International mediators — who last month brokered a one-week truce that saw more than 100 hostages released and some aid enter Gaza — continue in their efforts to secure a new pause in fighting.

US news outlet Axios and Israeli website Ynet, both citing unnamed Israeli officials, reported that Qatari mediators had told Israel that Hamas was prepared to resume talks on new hostage releases in exchange for a ceasefire.

And a Hamas delegation was in Cairo on Friday to discuss an Egyptian plan proposing renewable ceasefire, a staggered release of hostages for Palestinians held by Israel, and ultimately an end to the war, sources close to Hamas say.

Islamic Jihad, another armed group fighting alongside Hamas, said on Saturday that Palestinian factions were “in the process” of evaluating the Egyptian proposal.

A response will come “within days”, the group’s chief negotiator, Muhammad al-Hindi, said.

Asked about the negotiations on Saturday, Netanyahu said Hamas had been “giving all kinds of ultimatums that we didn’t accept”.

“We are seeing a certain shift (but) I don’t want to create an expectation,” he added.

As Netanyahu spoke, hundreds of relatives and supporters of the hostages demonstrated in Tel Aviv to keep up the pressure on his government to bring their loved ones home.

“The scariest thing in Gaza was to be forgotten,” said former hostage Moran Stela Yanai, who was released during last month’s truce.

Hamas meanwhile hit out at Washington’s announcement it had approved a $147.5 million sale of high-explosive artillery munitions to Israel, saying it was “clear evidence of the American administration’s full sponsorship of this criminal war”.

An Israeli siege imposed after October 7, following years of crippling blockade, has led to dire shortages of food, safe water, fuel and medicine in Gaza, with aid convoys offering only sporadic relief.

The UN says more than 85 percent of Gaza’s 2.4 million people have fled their homes.

The Gaza war has intensified tensions across the region.

In the occupied West Bank, Israeli troops shot dead a Palestinian motorist at the entrance to the Fawwar refugee camp south of Hebron. The army said he had attempted to run down soldiers.

Israel has traded frequent cross-border fire with Lebanon’s powerful Iran-backed Hezbollah movement. Early Saturday the army said it had carried out strikes on Syria in response to rocket fire.

The bombardment killed two fighters from a Hezbollah-linked group, Britain-based war monitor the Syrian Observatory for Human Rights said.

US strikes kill 10 Houthi rebels

US Navy helicopters fired on Iran-backed Houthi rebels attempting to board a cargo ship off Yemen Sunday, the military said, with the rebels reporting 10 fighters dead or missing.

The clash in the Red Sea marked a deadly escalation since the United States set up a multinational naval task force in early December to protect the vital shipping lane against attacks by the Houthis, who control the Yemeni capital Sanaa and much of the country’s Red Sea coast.

The rebels — who say they are acting in solidarity with Palestinians in the Israel-Hamas war in Gaza — have repeatedly fired drones and missiles at passing ships in the seaway through which 12 percent of global trade passes.

US Central Command said the navy had responded to a distress call from the Maersk Hangzhou, a Danish-owned container ship that reported coming under attack for a second time in 24 hours while transiting the Red Sea.

The vessel had earlier been targeted with two anti-ship ballistic missiles.
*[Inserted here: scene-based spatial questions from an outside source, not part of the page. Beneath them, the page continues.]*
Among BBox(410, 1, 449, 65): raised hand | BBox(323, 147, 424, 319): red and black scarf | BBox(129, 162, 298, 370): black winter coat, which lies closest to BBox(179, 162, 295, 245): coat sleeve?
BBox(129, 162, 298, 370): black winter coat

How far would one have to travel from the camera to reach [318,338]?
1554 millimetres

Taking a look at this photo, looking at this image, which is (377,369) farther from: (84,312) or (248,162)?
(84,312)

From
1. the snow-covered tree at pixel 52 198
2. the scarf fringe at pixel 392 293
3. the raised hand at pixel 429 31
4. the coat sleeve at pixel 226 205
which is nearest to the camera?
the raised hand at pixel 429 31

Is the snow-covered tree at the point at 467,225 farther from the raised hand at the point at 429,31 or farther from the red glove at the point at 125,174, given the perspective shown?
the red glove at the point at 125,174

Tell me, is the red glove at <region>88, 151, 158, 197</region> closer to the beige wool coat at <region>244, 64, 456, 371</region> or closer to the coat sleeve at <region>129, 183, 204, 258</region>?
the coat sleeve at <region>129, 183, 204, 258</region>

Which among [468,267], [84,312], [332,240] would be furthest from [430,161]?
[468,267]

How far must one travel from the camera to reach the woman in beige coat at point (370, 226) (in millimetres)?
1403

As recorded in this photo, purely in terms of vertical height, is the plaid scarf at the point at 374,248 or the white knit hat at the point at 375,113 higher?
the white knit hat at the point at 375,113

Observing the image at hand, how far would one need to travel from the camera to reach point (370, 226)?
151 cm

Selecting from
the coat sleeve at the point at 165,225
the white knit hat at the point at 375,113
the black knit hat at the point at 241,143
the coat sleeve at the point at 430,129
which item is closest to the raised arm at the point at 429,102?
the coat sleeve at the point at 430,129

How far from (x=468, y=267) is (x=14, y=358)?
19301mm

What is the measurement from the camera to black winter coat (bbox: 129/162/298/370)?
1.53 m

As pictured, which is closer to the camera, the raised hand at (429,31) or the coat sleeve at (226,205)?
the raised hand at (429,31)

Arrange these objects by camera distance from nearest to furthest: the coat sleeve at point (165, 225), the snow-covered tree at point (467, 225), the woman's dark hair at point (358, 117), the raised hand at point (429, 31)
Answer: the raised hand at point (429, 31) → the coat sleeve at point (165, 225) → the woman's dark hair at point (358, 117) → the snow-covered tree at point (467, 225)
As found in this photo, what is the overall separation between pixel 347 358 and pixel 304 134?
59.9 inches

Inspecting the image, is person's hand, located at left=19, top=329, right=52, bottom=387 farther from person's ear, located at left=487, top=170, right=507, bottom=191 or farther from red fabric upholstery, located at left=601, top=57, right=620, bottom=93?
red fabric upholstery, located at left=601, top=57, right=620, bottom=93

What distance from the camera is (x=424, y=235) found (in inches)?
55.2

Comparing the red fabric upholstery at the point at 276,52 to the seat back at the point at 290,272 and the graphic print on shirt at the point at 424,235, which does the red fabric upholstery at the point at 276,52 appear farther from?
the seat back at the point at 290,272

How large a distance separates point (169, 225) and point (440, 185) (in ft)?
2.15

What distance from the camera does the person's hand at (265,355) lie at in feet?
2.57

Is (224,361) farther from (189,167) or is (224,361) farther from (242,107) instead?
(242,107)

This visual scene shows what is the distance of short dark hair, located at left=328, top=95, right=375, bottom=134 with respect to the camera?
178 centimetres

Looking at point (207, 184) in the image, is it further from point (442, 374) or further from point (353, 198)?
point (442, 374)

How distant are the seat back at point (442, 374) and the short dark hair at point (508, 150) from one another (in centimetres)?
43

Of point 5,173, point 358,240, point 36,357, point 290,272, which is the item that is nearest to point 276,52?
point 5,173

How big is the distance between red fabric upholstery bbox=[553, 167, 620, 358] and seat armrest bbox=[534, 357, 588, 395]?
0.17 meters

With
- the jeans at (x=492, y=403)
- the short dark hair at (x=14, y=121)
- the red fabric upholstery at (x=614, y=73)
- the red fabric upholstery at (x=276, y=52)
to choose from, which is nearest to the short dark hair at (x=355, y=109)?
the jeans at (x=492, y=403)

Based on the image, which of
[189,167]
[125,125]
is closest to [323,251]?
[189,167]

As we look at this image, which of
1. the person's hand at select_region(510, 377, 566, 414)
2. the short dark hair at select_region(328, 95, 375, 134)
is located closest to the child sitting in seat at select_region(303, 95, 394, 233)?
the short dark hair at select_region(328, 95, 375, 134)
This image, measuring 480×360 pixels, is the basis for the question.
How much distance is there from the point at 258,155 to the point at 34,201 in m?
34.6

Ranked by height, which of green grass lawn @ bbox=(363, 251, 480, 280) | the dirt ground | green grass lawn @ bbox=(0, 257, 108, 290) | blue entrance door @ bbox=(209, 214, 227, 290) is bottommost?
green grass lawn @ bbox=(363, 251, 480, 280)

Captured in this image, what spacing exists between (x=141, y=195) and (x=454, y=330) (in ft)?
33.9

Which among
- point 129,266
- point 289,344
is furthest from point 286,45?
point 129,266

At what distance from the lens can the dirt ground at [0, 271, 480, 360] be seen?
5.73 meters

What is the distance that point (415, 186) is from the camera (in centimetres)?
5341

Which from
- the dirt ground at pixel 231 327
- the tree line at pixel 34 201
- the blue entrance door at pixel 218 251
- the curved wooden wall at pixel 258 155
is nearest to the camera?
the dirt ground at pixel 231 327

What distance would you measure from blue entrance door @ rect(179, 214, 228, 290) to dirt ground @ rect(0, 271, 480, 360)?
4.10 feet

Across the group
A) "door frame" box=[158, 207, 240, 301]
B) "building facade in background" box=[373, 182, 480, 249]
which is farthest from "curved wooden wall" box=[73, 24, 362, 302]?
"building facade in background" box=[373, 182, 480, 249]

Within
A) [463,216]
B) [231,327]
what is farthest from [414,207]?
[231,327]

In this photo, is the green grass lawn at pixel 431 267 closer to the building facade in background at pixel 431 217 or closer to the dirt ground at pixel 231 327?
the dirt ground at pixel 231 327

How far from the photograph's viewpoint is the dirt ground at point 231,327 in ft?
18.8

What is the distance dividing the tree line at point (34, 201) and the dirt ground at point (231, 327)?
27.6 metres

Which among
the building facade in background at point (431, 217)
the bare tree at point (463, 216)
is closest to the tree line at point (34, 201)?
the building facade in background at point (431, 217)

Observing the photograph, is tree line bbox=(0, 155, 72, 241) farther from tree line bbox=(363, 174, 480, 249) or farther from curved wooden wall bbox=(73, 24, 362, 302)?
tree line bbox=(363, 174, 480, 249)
One was shot down by the US military and the other hit the Maersk Hangzhou.

The Huthis had then fired on US helicopters, which “returned fire in self-defence”, sinking three of four small boats that had come within 20 metres (yards) of the ship, according to the CENTCOM statement.

It said the crews of the three vessels were killed while the fourth boat fled the area.
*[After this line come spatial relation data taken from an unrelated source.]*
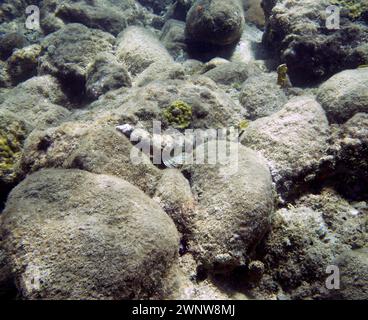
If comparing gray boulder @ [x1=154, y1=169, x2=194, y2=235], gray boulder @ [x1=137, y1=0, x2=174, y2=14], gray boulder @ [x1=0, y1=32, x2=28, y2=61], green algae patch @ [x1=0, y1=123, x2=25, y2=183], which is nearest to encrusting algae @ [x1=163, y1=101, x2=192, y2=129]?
gray boulder @ [x1=154, y1=169, x2=194, y2=235]

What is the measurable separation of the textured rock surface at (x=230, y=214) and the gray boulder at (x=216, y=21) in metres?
5.83

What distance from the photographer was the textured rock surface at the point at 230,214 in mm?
2934

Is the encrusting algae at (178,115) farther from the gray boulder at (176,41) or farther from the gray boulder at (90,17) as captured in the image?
the gray boulder at (90,17)

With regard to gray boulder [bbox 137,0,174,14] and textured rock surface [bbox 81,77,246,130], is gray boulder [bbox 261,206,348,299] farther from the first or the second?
gray boulder [bbox 137,0,174,14]

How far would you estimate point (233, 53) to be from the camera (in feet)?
27.9

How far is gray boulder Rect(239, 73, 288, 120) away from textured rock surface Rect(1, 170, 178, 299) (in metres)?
3.04

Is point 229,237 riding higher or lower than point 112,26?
higher

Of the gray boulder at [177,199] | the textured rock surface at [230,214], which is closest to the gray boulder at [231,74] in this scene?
the textured rock surface at [230,214]

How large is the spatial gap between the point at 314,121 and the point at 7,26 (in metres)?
12.0

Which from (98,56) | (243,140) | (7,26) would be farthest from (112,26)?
(243,140)

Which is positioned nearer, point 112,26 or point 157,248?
point 157,248

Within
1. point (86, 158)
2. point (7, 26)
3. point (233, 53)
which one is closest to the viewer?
point (86, 158)

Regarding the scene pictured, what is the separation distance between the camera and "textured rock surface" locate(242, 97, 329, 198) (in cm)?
380

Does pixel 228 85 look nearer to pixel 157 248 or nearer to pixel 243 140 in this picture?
pixel 243 140
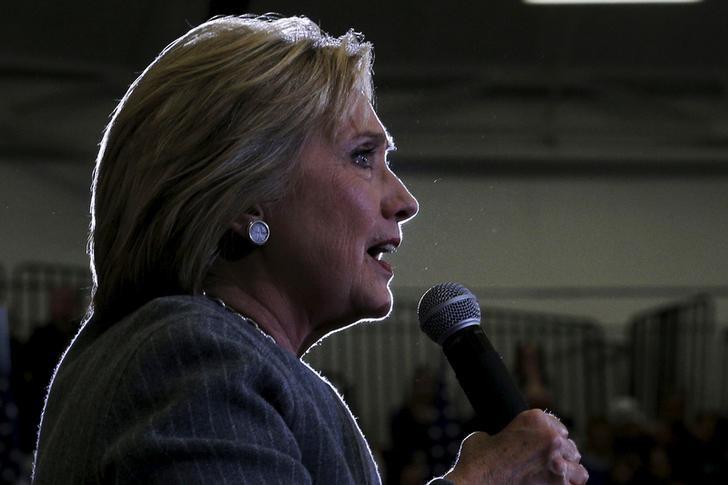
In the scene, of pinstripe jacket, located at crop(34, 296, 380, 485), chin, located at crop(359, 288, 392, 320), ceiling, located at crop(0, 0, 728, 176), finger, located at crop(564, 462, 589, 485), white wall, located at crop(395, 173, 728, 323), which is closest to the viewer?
pinstripe jacket, located at crop(34, 296, 380, 485)

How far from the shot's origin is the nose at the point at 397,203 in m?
1.12

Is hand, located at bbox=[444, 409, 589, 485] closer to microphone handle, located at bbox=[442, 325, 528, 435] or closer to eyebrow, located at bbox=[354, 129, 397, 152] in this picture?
microphone handle, located at bbox=[442, 325, 528, 435]

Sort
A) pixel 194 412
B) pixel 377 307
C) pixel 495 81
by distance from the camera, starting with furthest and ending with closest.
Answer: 1. pixel 495 81
2. pixel 377 307
3. pixel 194 412

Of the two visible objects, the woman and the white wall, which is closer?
the woman

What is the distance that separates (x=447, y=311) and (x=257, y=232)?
178 mm

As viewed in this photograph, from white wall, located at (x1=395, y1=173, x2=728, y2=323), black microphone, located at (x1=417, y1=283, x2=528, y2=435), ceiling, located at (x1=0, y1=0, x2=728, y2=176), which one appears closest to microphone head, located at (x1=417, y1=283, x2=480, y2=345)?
black microphone, located at (x1=417, y1=283, x2=528, y2=435)

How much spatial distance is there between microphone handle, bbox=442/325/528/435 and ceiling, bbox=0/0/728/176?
19.4 ft

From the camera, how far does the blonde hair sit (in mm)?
1025

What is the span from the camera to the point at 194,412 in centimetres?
88

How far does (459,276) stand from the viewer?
27.8 feet

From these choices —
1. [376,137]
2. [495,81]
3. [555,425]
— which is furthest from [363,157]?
[495,81]

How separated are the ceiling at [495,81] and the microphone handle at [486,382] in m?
5.91

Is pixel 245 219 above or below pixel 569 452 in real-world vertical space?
above

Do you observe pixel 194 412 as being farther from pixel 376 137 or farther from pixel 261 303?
pixel 376 137
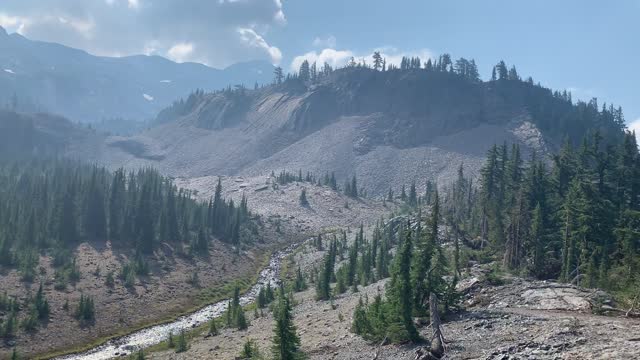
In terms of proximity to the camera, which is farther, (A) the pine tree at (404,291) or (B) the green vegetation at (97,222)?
(B) the green vegetation at (97,222)

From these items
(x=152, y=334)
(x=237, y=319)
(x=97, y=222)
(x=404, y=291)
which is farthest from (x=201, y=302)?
(x=404, y=291)

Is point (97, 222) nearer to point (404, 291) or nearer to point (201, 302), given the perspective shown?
point (201, 302)

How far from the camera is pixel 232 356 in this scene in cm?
6047

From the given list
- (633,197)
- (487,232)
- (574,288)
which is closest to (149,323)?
(487,232)

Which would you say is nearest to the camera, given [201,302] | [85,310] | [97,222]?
[85,310]

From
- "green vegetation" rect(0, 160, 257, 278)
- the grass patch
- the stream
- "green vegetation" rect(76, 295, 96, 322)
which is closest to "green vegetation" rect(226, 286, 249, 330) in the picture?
the stream

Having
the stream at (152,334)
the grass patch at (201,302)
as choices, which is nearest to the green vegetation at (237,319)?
the stream at (152,334)

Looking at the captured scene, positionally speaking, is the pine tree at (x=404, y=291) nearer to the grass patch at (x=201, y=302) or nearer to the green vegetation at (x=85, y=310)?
the grass patch at (x=201, y=302)

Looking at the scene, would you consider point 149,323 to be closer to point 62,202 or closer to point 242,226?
point 62,202

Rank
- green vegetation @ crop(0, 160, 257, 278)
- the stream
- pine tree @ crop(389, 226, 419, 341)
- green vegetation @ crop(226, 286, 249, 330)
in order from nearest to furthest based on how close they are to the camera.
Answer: pine tree @ crop(389, 226, 419, 341)
green vegetation @ crop(226, 286, 249, 330)
the stream
green vegetation @ crop(0, 160, 257, 278)

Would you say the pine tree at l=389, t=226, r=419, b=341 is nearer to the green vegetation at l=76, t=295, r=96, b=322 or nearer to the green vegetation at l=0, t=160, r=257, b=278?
the green vegetation at l=76, t=295, r=96, b=322

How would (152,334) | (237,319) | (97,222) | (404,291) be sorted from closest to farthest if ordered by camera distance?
(404,291) < (237,319) < (152,334) < (97,222)

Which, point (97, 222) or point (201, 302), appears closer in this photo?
point (201, 302)

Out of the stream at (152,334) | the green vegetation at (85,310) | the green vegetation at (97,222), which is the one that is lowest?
the stream at (152,334)
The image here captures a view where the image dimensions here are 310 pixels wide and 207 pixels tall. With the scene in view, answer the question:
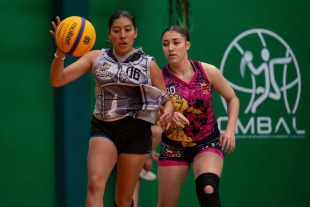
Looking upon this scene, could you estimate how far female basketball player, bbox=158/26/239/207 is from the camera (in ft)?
18.7

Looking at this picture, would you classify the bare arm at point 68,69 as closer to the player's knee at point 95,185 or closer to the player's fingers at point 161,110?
the player's fingers at point 161,110

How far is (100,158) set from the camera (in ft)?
16.7

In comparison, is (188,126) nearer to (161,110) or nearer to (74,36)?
(161,110)

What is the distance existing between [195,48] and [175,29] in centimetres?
231

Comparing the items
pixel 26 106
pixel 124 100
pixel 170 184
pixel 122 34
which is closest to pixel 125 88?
pixel 124 100

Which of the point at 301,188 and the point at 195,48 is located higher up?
the point at 195,48

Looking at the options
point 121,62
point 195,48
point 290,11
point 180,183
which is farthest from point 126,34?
point 290,11

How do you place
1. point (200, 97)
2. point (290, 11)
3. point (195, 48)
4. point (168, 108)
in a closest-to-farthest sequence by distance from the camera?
point (168, 108)
point (200, 97)
point (195, 48)
point (290, 11)

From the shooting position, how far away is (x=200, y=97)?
575cm

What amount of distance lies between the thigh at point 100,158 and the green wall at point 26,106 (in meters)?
2.02

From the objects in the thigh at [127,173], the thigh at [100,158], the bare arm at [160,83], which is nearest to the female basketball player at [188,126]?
the bare arm at [160,83]

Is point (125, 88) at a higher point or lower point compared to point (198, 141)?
higher

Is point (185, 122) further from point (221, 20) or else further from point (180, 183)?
point (221, 20)

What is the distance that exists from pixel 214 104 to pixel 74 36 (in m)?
3.69
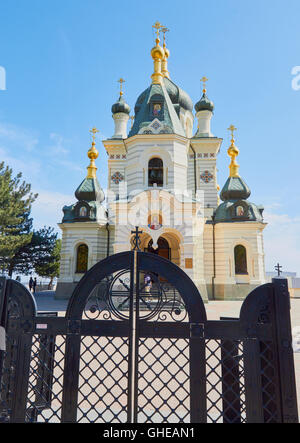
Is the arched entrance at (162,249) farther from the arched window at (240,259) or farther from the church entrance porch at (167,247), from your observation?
the arched window at (240,259)

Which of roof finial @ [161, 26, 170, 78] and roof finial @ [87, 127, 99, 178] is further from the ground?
roof finial @ [161, 26, 170, 78]

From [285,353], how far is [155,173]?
16.4m

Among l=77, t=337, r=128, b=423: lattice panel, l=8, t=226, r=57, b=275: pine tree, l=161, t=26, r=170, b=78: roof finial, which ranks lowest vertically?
l=77, t=337, r=128, b=423: lattice panel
Houthi military spokesman Yahya Saree confirmed in a statement on X that 10 members of the group’s naval forces were “killed or missing” in the US strike.
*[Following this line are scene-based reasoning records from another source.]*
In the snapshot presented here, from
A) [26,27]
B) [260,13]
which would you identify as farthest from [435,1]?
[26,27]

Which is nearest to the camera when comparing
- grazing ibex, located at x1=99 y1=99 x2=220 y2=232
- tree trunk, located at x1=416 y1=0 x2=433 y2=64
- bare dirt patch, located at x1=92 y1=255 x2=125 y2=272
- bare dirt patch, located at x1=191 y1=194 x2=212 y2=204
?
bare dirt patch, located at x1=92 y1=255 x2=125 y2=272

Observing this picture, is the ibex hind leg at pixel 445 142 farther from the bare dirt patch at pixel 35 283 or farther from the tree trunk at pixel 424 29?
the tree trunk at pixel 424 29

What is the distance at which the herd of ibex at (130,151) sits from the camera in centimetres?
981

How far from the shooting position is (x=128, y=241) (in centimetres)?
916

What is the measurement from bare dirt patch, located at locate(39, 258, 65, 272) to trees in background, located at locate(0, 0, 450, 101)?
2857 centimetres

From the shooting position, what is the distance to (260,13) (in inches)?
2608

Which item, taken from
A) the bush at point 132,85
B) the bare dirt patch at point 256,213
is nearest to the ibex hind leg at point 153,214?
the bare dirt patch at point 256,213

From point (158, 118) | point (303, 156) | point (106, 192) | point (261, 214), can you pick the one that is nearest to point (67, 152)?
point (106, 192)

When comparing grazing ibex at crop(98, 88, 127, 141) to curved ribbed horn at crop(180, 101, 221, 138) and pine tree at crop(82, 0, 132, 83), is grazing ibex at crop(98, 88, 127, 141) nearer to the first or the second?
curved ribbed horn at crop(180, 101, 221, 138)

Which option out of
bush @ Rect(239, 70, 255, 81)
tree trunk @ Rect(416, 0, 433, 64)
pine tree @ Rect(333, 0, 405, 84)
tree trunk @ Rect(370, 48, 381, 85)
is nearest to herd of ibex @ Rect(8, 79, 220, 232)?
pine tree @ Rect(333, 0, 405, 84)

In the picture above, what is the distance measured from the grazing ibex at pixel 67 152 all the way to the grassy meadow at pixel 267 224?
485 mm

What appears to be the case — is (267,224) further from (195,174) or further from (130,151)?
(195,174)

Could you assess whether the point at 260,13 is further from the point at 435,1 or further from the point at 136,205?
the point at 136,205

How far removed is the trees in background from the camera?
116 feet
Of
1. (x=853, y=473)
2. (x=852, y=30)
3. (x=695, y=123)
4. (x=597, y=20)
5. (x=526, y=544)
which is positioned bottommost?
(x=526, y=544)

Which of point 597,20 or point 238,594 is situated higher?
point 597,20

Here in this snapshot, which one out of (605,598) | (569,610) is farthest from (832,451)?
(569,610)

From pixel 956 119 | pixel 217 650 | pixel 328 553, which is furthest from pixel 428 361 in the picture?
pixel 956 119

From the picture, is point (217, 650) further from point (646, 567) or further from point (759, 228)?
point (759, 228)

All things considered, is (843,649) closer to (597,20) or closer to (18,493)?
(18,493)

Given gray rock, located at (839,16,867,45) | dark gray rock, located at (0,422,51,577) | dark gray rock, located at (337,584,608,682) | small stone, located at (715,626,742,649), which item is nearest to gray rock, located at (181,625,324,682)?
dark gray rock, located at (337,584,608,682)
Saree said the Maersk was attacked as part of the rebels’ campaign to stop Israeli or Israel-bound vessels from transiting the Red Sea.

“Yemen’s naval forces once again remind all countries of our advice not to be drawn into American plans aimed at sparking a conflict in the Red Sea”, saying the Houthis are determined to confront “any aggression against our country and our people”.